*EXERCISE DATA*.
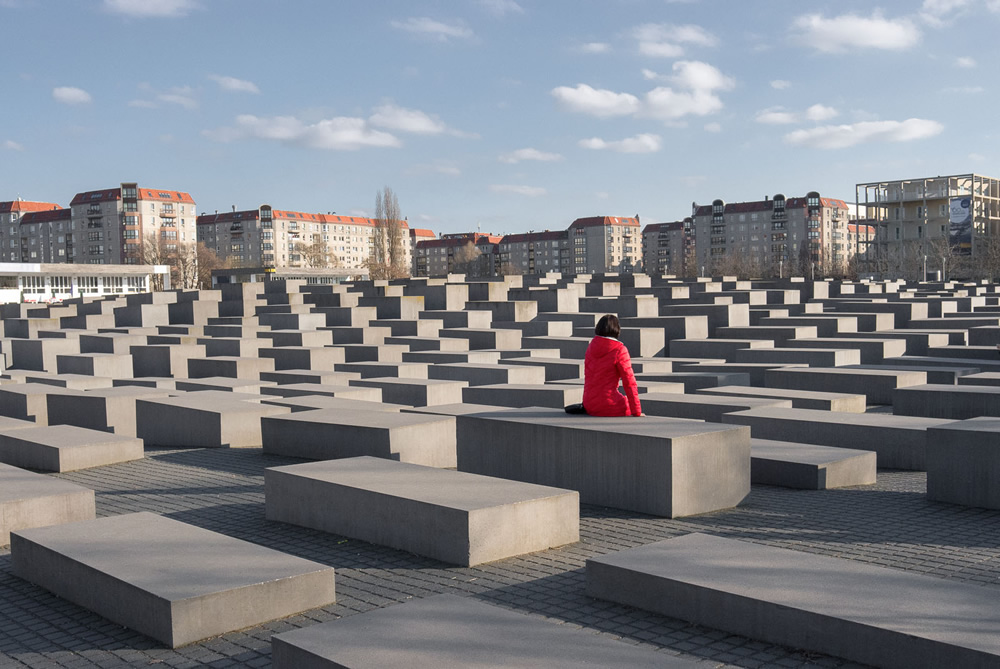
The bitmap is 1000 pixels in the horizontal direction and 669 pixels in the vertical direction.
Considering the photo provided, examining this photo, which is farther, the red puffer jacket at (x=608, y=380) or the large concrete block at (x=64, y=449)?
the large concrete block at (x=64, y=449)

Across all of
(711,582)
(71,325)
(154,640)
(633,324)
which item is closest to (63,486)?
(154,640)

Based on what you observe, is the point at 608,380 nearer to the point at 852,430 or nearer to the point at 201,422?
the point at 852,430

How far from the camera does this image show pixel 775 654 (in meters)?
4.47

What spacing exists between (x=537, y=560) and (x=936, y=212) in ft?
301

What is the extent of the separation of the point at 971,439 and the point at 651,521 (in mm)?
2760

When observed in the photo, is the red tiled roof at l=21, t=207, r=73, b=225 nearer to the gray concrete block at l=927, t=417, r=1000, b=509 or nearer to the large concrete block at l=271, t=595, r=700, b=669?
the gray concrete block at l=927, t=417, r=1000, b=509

*WHAT IS REQUIRED*.
Format everything from the line containing "What spacing exists" down to the end of the items as a two-column CSV with the headers item_text and answer, one row per item. Enclose each field in double quotes and replace any line breaks inside a field with spaces.

*RESULT OF THIS EXERCISE*.
item_text,answer
"What spacing exists between (x=537, y=560) and (x=936, y=212) in ft?","301"
"What is the extent of the separation of the point at 971,439 and the point at 651,521 (in mm)?","2760"
"When observed in the photo, is the red tiled roof at l=21, t=207, r=73, b=225 nearer to the gray concrete block at l=927, t=417, r=1000, b=509 or nearer to the large concrete block at l=271, t=595, r=700, b=669?","the gray concrete block at l=927, t=417, r=1000, b=509"